Republican senators are inching toward working on a broad immigration overhaul with their Democratic colleagues, a sign that the window of opportunity to address the issue could again be cracking open, at least in the Senate.
The opening comes as President Barack Obama has been making increasingly forceful statements about his desire for Congress to pass a sweeping immigration bill.
“My expectation is that we get a bill introduced and we begin the process in Congress very soon after my inauguration,” Obama said at his press conference Wednesday.
“Before the election ... I predicted that the Latino vote was going to be strong, and that that would cause some reflection on the part of Republicans about their position on immigration reform,” the president said. “I think we’re starting to see that already. We need to seize the moment.”
Almost three-quarters of Hispanic voters supported Obama’s re-election, with a higher percentage backing the president in some swing states such as Colorado. Republicans in Congress have subsequently started talking about the need for an immigration overhaul.
“I think most of them are convinced,” said Sen. John McCain, R-Ariz., who led the last major congressional push to overhaul immigration, which collapsed in 2007. “We’ve got to get the issue resolved.”
Sen. Orrin G. Hatch, R-Utah, also said Wednesday that he thinks the time is right to bring up immigration again.
“I’ve always been empathetic toward them solving this problem,” Hatch said.
Democrats, delighted by the Republican change in tone, are vowing to make an aggressive push on the issue, which has traditionally been one of the most intractable in Congress.

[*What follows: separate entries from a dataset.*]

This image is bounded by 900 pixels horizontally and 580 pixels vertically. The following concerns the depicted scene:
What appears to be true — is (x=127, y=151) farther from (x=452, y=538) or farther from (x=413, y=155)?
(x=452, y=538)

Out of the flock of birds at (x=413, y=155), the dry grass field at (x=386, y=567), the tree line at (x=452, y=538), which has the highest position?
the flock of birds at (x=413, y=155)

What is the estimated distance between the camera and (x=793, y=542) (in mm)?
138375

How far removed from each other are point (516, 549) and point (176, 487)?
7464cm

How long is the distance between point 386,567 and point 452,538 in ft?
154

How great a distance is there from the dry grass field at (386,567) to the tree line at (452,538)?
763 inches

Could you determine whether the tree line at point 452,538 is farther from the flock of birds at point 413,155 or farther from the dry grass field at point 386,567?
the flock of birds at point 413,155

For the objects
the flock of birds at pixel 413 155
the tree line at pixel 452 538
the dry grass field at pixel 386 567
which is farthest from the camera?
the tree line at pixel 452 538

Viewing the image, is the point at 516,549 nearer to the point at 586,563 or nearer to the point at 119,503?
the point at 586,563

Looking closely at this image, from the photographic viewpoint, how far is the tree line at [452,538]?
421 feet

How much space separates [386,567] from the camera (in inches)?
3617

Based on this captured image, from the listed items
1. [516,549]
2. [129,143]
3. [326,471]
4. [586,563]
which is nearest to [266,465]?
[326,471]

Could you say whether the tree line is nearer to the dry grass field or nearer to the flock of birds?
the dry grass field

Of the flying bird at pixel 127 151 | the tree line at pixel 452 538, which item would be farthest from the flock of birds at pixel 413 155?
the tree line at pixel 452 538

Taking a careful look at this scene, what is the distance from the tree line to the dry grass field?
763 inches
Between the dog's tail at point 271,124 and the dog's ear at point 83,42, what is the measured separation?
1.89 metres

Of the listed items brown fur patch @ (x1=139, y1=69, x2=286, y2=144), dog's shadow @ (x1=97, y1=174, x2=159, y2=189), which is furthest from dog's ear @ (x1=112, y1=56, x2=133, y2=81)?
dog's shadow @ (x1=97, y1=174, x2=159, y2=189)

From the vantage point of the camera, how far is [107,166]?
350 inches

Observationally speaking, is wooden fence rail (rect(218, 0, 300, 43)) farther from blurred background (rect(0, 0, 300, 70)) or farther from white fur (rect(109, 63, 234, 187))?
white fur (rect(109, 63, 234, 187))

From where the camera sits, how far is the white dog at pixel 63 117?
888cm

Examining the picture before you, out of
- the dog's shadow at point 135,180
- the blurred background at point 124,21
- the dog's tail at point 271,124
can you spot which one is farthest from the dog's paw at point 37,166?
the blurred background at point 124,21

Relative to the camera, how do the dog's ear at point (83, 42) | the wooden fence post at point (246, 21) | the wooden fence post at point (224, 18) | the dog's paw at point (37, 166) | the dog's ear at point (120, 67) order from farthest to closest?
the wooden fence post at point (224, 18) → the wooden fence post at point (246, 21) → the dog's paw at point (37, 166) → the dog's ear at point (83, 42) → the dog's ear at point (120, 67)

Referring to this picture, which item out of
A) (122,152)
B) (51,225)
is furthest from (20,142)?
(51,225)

Sen. Marco Rubio, R-Fla., said he would revive his effort to craft a proposal to give legal status to young people brought to the United States illegally as children and who know no other home. Democrats have backed the DREAM Act (HR 1842, S 952) to give such young people a direct path to citizenship, but Rubio’s version would not go that far, in order to pick up Republican support.
And Sen. Susan Collins, R-Maine, said this week that she could support a version of the DREAM Act, even if it included a path to citizenship.
“I believe that we should start with the DREAM Act bill,” Collins said Tuesday. “Children who are brought here through no fault of their own clearly should be treated differently from an adult who sneaked in across the border.”